Downstairs, Spencer was deep in conversation with Grandma at the kitchen table.

“She’s a fraud,” Grandma was saying as I walked in. “A phony. That Harold Chow business was her fault. Harold needs sensitivity and the right woman.”

“Don’t we all,” Spencer said, swigging a can of root beer.

“You? You don’t know what to do with the right woman, tateleh. You have fear, like my granddaughter. The scaredy-cat twins, you two.”

I took a seat at the table, and Spencer popped the top of a can of root beer for me. “I’m not a scaredy cat. I took on a bear.”

“You mean the one who ate Bridget’s car or the one with the tattoos you brought home last night?” Grandma asked.

Spencer choked on his root beer, and I slapped him on the back.

“Has Luanda shown up?” I asked, while Spencer continued to choke, turning the conversation from my night with Remington.

“Last I heard, she was telling the world how she found Rellik and how invisible people were telling her interesting things,” Grandma said.

Spencer gasped for air and wiped his mouth. “You know,” he said when he recovered, “it might not be safe for her to publicize the fact she’s psychic when there’s a murderer around. He might see her as a threat.”

“She
is
a threat,” Grandma insisted. “A threat to love.”

THE FIGHT
venue was an hour outside Cannes. Spencer was strangely quiet during the ride. I wanted
to ask him more about Rellik, about how he died and about his past and the possibility that he had a partner, but I didn’t want to be the first to break the silence in the car. I didn’t want to be the first to need to talk.

I turned down the visor and applied lipstick in the mirror. I carefully outlined my lips and colored them in with a glossy bright red. I caught Spencer watching me, but he still said nothing.
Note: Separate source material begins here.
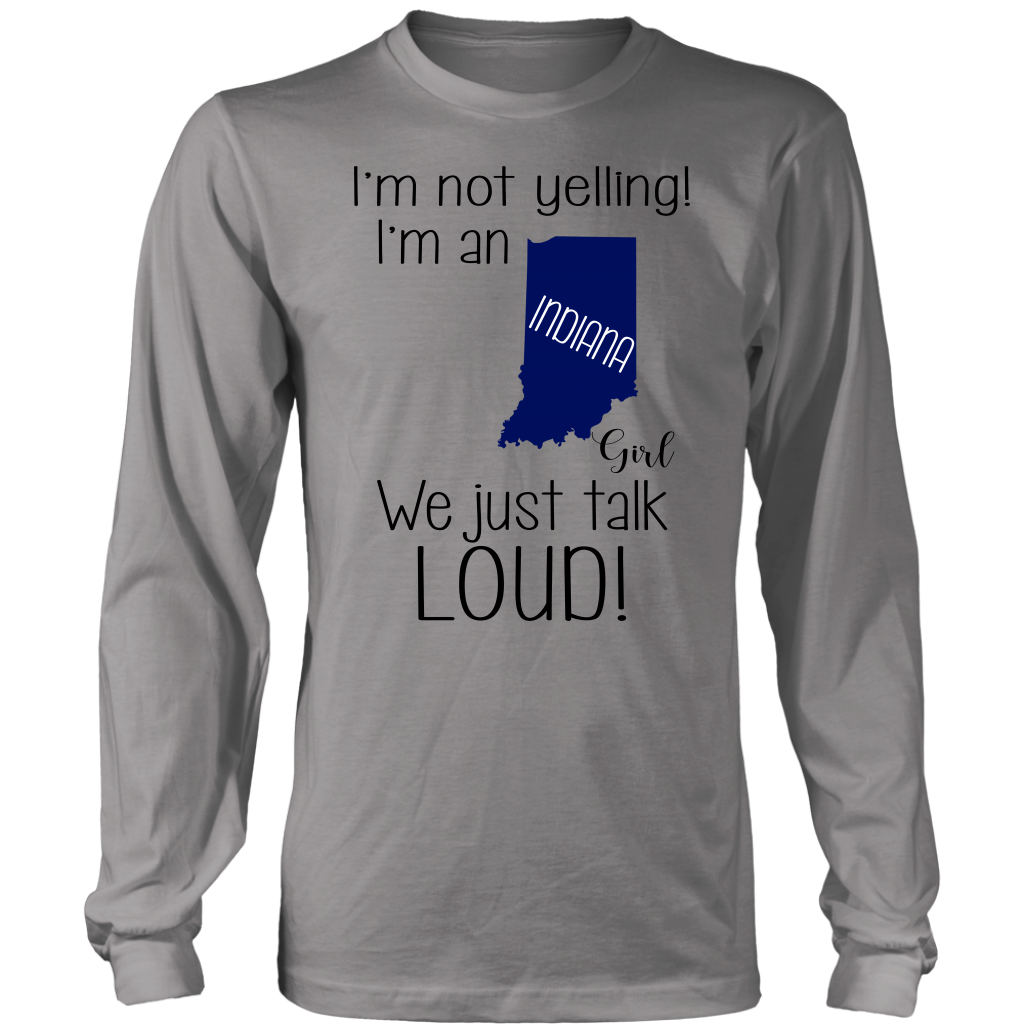 I'm Not Yelling I'm An Indiana Girl We Just Talk Loud T- Shirt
The outside of the arena was a hive of activity. All sorts of people came and went, excited by the night’s show. A large neon sign in front advertised a series of fights. Remington, aka Junior Clay, was just one of the many fighters set to enter the cage tonight.

The parking lot was filled with fighters, too, but the amateur kind, already drunk and fighting over parking spaces, girlfriends, and whatever else caught their fancy. Spencer parked in the loading zone again, right in front of the entrance. Sometimes it was good being a cop, I supposed, if only for the parking.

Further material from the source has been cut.